#### Exercise goal:
Apart from the pictures, reproduce the data below exactly as it stands.
*** Opening of Record excerpts ***
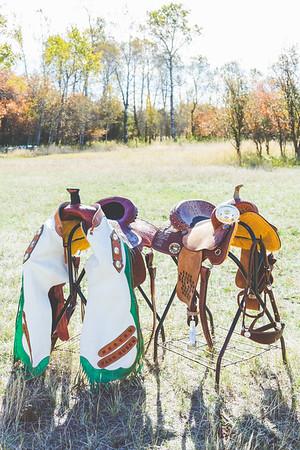 saddles-1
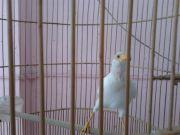 นกเอี้ยงสีขาว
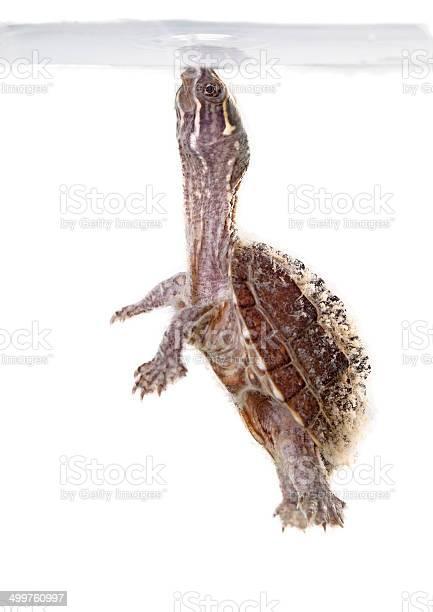 Musk turtle picture id499760997?b=1&k=6&m=499760997&s=612x612&h=dmr3ggiiebllwtv6ukf5gi3ymfzxq1xk2ct8qkfkv2q=
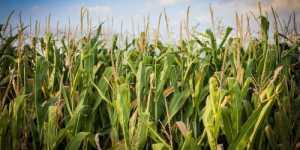 Alimente modificate genetic - Alimente iradiate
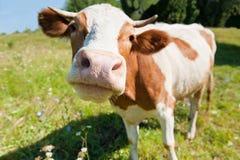 Mucca curiosa nel prato Immagini Stock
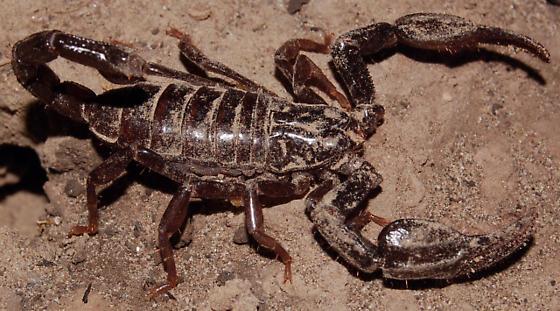 Dark brown scorpion - Diplocentrus whitei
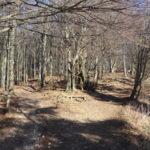 Pot in Kolovoz na Čemšeniško planino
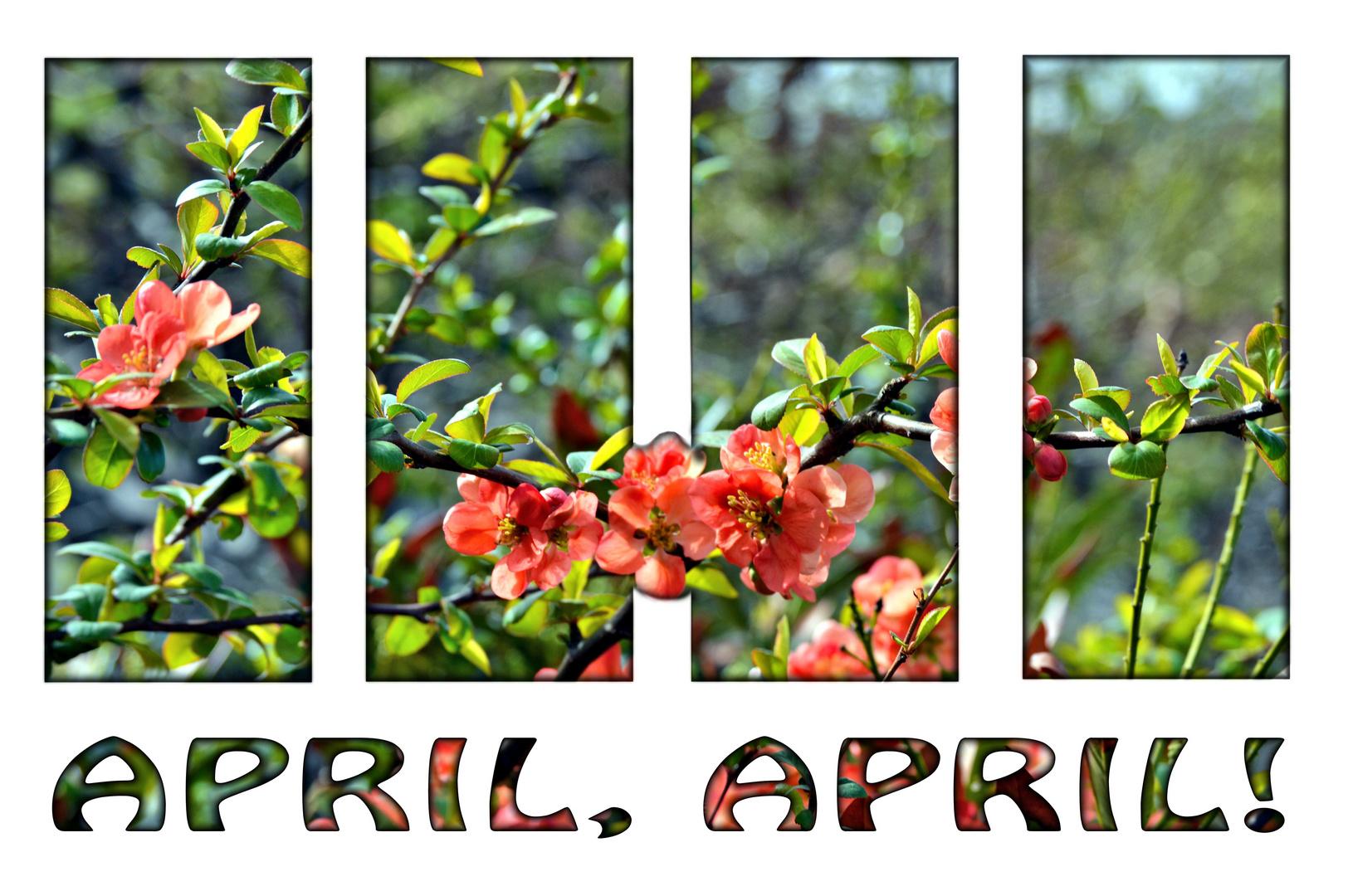 April, April der bringt mir, was ich will die Zweite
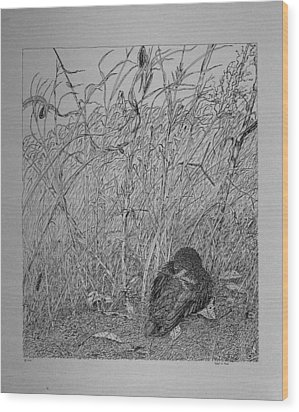 Wood Print featuring the drawing Bird In Winter by Daniel Reed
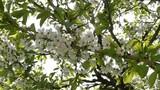 Kirschblüten mit Sonne im Frühling - 201916389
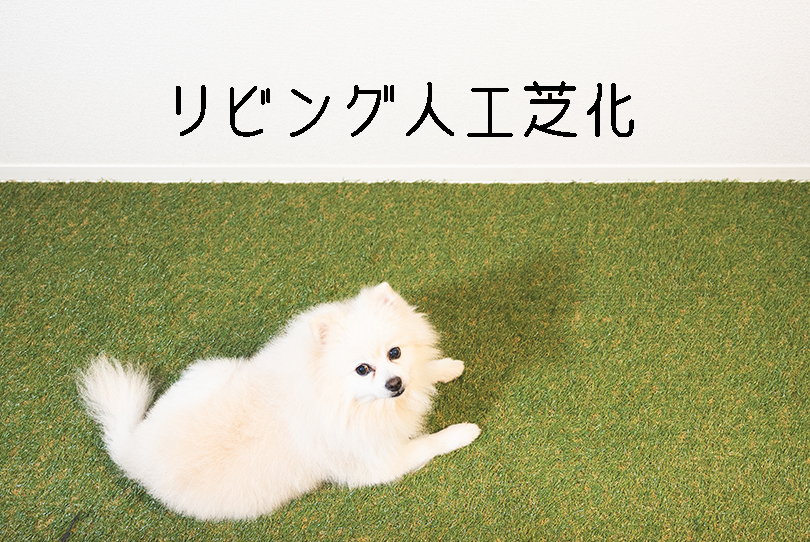 f:id:wagamama110:20200818111148j:plain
*** Close of Record excerpts ***
#### Solved problem:
 saddles-1
 นกเอี้ยงสีขาว
 Musk turtle picture id499760997?b=1&k=6&m=499760997&s=612x612&h=dmr3ggiiebllwtv6ukf5gi3ymfzxq1xk2ct8qkfkv2q=
 Alimente modificate genetic - Alimente iradiate
 Mucca curiosa nel prato Immagini Stock
 Dark brown scorpion - Diplocentrus whitei
 Pot in Kolovoz na Čemšeniško planino
 April, April der bringt mir, was ich will die Zweite
 Wood Print featuring the drawing Bird In Winter by Daniel Reed
 Kirschblüten mit Sonne im Frühling - 201916389
 f:id:wagamama110:20200818111148j:plain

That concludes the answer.